#### [THE PROBLEM]
Copy each of the following items word for word, keeping every line as it stands.

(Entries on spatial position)
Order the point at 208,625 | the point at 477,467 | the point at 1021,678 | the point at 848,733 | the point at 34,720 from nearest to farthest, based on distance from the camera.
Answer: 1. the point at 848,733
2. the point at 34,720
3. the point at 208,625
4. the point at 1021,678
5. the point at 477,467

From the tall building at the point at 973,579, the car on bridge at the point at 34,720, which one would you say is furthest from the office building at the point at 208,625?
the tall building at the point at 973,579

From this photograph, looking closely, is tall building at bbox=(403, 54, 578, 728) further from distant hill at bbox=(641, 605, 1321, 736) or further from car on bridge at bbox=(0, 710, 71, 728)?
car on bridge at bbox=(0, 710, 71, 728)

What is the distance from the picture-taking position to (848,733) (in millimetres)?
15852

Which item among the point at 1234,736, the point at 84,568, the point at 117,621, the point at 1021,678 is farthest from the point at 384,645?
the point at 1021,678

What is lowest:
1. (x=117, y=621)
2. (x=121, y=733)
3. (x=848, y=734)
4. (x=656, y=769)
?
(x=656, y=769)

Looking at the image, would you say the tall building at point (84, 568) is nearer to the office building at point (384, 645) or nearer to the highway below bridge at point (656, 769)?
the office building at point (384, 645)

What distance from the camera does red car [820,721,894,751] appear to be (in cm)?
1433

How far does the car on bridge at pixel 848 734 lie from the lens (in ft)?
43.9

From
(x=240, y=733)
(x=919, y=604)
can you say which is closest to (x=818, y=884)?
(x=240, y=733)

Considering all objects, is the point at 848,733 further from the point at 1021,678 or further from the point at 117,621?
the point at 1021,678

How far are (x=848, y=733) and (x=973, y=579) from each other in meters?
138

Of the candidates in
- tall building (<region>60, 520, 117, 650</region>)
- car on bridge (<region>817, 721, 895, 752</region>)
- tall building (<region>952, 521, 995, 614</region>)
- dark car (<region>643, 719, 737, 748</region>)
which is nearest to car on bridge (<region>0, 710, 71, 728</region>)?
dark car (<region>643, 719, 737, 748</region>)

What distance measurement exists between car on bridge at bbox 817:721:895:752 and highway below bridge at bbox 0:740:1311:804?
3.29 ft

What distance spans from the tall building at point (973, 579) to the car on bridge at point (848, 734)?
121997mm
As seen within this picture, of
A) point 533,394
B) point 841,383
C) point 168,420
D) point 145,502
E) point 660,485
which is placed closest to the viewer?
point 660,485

#### [RESULT OF THIS TASK]
Order the point at 208,625 | the point at 477,467 | the point at 1021,678 | the point at 848,733 | the point at 34,720 from nearest to farthest, based on distance from the camera.
Answer: 1. the point at 848,733
2. the point at 34,720
3. the point at 208,625
4. the point at 1021,678
5. the point at 477,467

From the tall building at the point at 973,579, the car on bridge at the point at 34,720, which one would you say is furthest from the office building at the point at 208,625?
the tall building at the point at 973,579

From this photograph, looking closely, is tall building at bbox=(403, 54, 578, 728) further from distant hill at bbox=(641, 605, 1321, 736) or further from car on bridge at bbox=(0, 710, 71, 728)?
car on bridge at bbox=(0, 710, 71, 728)

What is the distance from the picture-taking position to (848,733) (in millimetres)?
15852

Which item among the point at 1234,736, the point at 84,568, the point at 117,621, the point at 1021,678 is farthest from the point at 384,645?
the point at 1021,678

What is lowest:
1. (x=117, y=621)
2. (x=121, y=733)
3. (x=848, y=734)
4. (x=656, y=769)
?
(x=656, y=769)

Looking at the image, would you say the tall building at point (84, 568) is nearer to the office building at point (384, 645) or nearer to the highway below bridge at point (656, 769)?
the office building at point (384, 645)

What distance from the camera does red car [820,721,894,751] appear to be (in cm)?
1433

How far does the car on bridge at pixel 848 734 lie from the lens (in ft)?
43.9

From
(x=240, y=733)
(x=919, y=604)
can you say which is closest to (x=818, y=884)?
(x=240, y=733)

Considering all objects, is the point at 848,733 further from the point at 1021,678 or further from the point at 117,621?
the point at 1021,678

How far are (x=848, y=733) and (x=973, y=579) from each other in meters?
138

Of the candidates in
- tall building (<region>60, 520, 117, 650</region>)
- car on bridge (<region>817, 721, 895, 752</region>)
- tall building (<region>952, 521, 995, 614</region>)
- dark car (<region>643, 719, 737, 748</region>)
which is nearest to car on bridge (<region>0, 710, 71, 728</region>)?
dark car (<region>643, 719, 737, 748</region>)

What distance measurement exists between car on bridge at bbox 817:721:895:752 and highway below bridge at bbox 0:740:1311:804?
3.29 ft

What distance spans from the tall building at point (973, 579) to the car on bridge at point (848, 734)?
121997mm
As seen within this picture, of
A) point 533,394
B) point 841,383
C) point 168,420
D) point 145,502
E) point 660,485
which is placed closest to the viewer?
point 660,485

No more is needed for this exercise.